Resource Bundle Types: Java supports two types of Resource Bundles. Java contains ListResourceBundles, which are class files, and PropertyResourceBundles, which are simple ASCII text files. There are pros and cons to these two different approaches. ListResourceBundles are compiled which means there are no text files sitting around that a user can edit & change GUI displays. However, the system must be recompiled whenever a GUI string is added.

Localization companies deal with PropertyResourceBundles better than ListResourceBundles. Lingoport's experience is that translators inadvertently modify ListResourceBundles in such a way as to cause syntax errors, necessitating a developer. ListResourceBundles can contain text, images, and other Java classes. Consequently, if ListResourceBundles are used, Java will employ the preceding resource-bundle lookup for both text and images. If PropertyResourceBundles are used and images stored as traditional image files, code must be added to support a locale-sensitive file lookup for images and icons.

Additional Resources: More information about Java's resource bundle implementation can be found here.


ICU Resource Bundles in C/C++

The following describes the implementation of resource bundles in ICU.

Resource Bundle Naming Conventions: Resource bundle names have some base name such as ResBnd_ and a suffix indicating the locale to which the resource bundle applies, e.g.:

ResBnd_en_US
ResBnd_en_CA
ResBnd_fr_FR
ResBnd_fr_CA

Design of the Resource-Bundle Directory Structure: Typically there will be one directory in which all resource bundles for an application reside. A program can locate its resources by concatenating the path name of the resource-bundle directory with the locale, e.g.

<Resource Directory Path Name> + 'ResBnd_' + <locale>

There is a root resource bundle named simply ResBnd_ that normally is a duplicate of the en_US resource bundle. If French is supported, the fr_FR resource bundle is duplicated as the fr resource bundle, while the en_US resource bundle is duplicated as the en resource bundle. As a result the en_US resource bundle will be present as the root, en, and en_US resource bundles. The reason for this will become clear shortly.

The root resource bundle constitutes the base localization kit that is given to localizers for translation, if resource bundles are chosen to maintain extracted text.

Resource-Bundle Lookup: With the preceding directory structure and naming conventions the C resource-bundle lookup services, which ensures that users from supported and non-supported locales receive screen presentations in the most appropriate language, can be utilized.

ICU supports a default lookup mechanism for resource files. ICU first looks for the most specific bundle. If this bundle is not found (or the element is not contained within the bundle) then it goes to a more general bundle. For example, if the de_AT_EURO bundle is requested and not found, ICU searches for the de_AT bundle and then searches by de. If de is not found, ICU tries a bundle for the default locale. Hence, the order of progression would be:

language1 + "_" + country1 + "_" + variant1
language1 + "_" + country1
language1
default

Language, country and variant are concatenated to define the bundle name. Additionally, to use a resource bundle within C, it is necessary to include the ures.h file. All of the resources are handled using a UResourceBundle *. To initialize the pointer, you must call the ures_open function. For more treatment of C/C++ resource bundles using ICU, please see the ICU Website.

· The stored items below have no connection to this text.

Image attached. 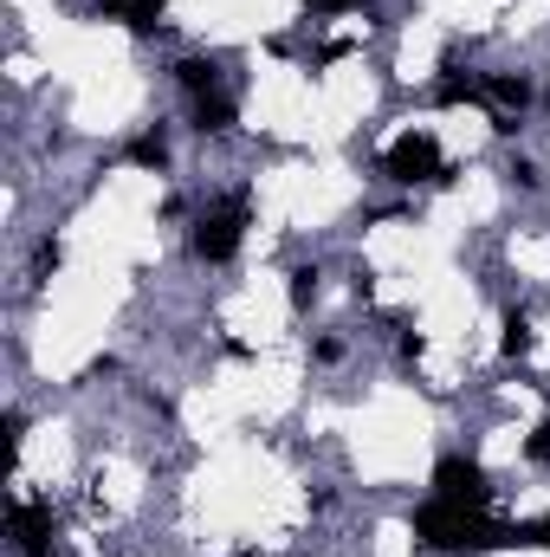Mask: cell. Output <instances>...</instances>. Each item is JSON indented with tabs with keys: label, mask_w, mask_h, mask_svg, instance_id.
I'll return each instance as SVG.
<instances>
[{
	"label": "cell",
	"mask_w": 550,
	"mask_h": 557,
	"mask_svg": "<svg viewBox=\"0 0 550 557\" xmlns=\"http://www.w3.org/2000/svg\"><path fill=\"white\" fill-rule=\"evenodd\" d=\"M383 175H389V182H447L440 143L427 137V131H402V137L383 149Z\"/></svg>",
	"instance_id": "cell-1"
},
{
	"label": "cell",
	"mask_w": 550,
	"mask_h": 557,
	"mask_svg": "<svg viewBox=\"0 0 550 557\" xmlns=\"http://www.w3.org/2000/svg\"><path fill=\"white\" fill-rule=\"evenodd\" d=\"M434 499H447V506H460V512H486V499H492V486H486V473H479L473 460H460V454H447V460L434 467Z\"/></svg>",
	"instance_id": "cell-2"
},
{
	"label": "cell",
	"mask_w": 550,
	"mask_h": 557,
	"mask_svg": "<svg viewBox=\"0 0 550 557\" xmlns=\"http://www.w3.org/2000/svg\"><path fill=\"white\" fill-rule=\"evenodd\" d=\"M240 221H247V214H240V201H227V208L201 214V221H195V253H201V260H214V267H221V260H234V247H240Z\"/></svg>",
	"instance_id": "cell-3"
},
{
	"label": "cell",
	"mask_w": 550,
	"mask_h": 557,
	"mask_svg": "<svg viewBox=\"0 0 550 557\" xmlns=\"http://www.w3.org/2000/svg\"><path fill=\"white\" fill-rule=\"evenodd\" d=\"M479 98H486V104H499V124H512V117L532 104V85H525V78H512V72H499V78H486V85H479Z\"/></svg>",
	"instance_id": "cell-4"
},
{
	"label": "cell",
	"mask_w": 550,
	"mask_h": 557,
	"mask_svg": "<svg viewBox=\"0 0 550 557\" xmlns=\"http://www.w3.org/2000/svg\"><path fill=\"white\" fill-rule=\"evenodd\" d=\"M175 78H182L188 98H214V91H221V65H214V59H182Z\"/></svg>",
	"instance_id": "cell-5"
},
{
	"label": "cell",
	"mask_w": 550,
	"mask_h": 557,
	"mask_svg": "<svg viewBox=\"0 0 550 557\" xmlns=\"http://www.w3.org/2000/svg\"><path fill=\"white\" fill-rule=\"evenodd\" d=\"M311 298H317V267H298V273H291V305L311 311Z\"/></svg>",
	"instance_id": "cell-6"
},
{
	"label": "cell",
	"mask_w": 550,
	"mask_h": 557,
	"mask_svg": "<svg viewBox=\"0 0 550 557\" xmlns=\"http://www.w3.org/2000/svg\"><path fill=\"white\" fill-rule=\"evenodd\" d=\"M512 545H550V512L532 525H512Z\"/></svg>",
	"instance_id": "cell-7"
},
{
	"label": "cell",
	"mask_w": 550,
	"mask_h": 557,
	"mask_svg": "<svg viewBox=\"0 0 550 557\" xmlns=\"http://www.w3.org/2000/svg\"><path fill=\"white\" fill-rule=\"evenodd\" d=\"M505 350H512V357H518V350H532V324H525V318H512V324H505Z\"/></svg>",
	"instance_id": "cell-8"
},
{
	"label": "cell",
	"mask_w": 550,
	"mask_h": 557,
	"mask_svg": "<svg viewBox=\"0 0 550 557\" xmlns=\"http://www.w3.org/2000/svg\"><path fill=\"white\" fill-rule=\"evenodd\" d=\"M525 454H532L538 467H550V421L538 428V434H532V441H525Z\"/></svg>",
	"instance_id": "cell-9"
},
{
	"label": "cell",
	"mask_w": 550,
	"mask_h": 557,
	"mask_svg": "<svg viewBox=\"0 0 550 557\" xmlns=\"http://www.w3.org/2000/svg\"><path fill=\"white\" fill-rule=\"evenodd\" d=\"M311 7H324V13H343V7H363V0H311Z\"/></svg>",
	"instance_id": "cell-10"
}]
</instances>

Resource Keys: The internal structure of the resource bundle is a list of <key, string> ordered pairs, where the key is a mnemonic identifier for the associated Unicode string. It is recommended that the mnemonic identifier be the module name suffixed by string identifying the string, e.g. Registration_EnterName, which might identify the string EnterName used by the Registration module.

ICU cannot utilize resource bundle data in a text form. Instead, ICU uses an efficient, binary form. The main tool for compiling resource bundle data from text into a binary form is called genrb. This tool reads a text resource file and outputs a .res file - a binary form of a resource bundle.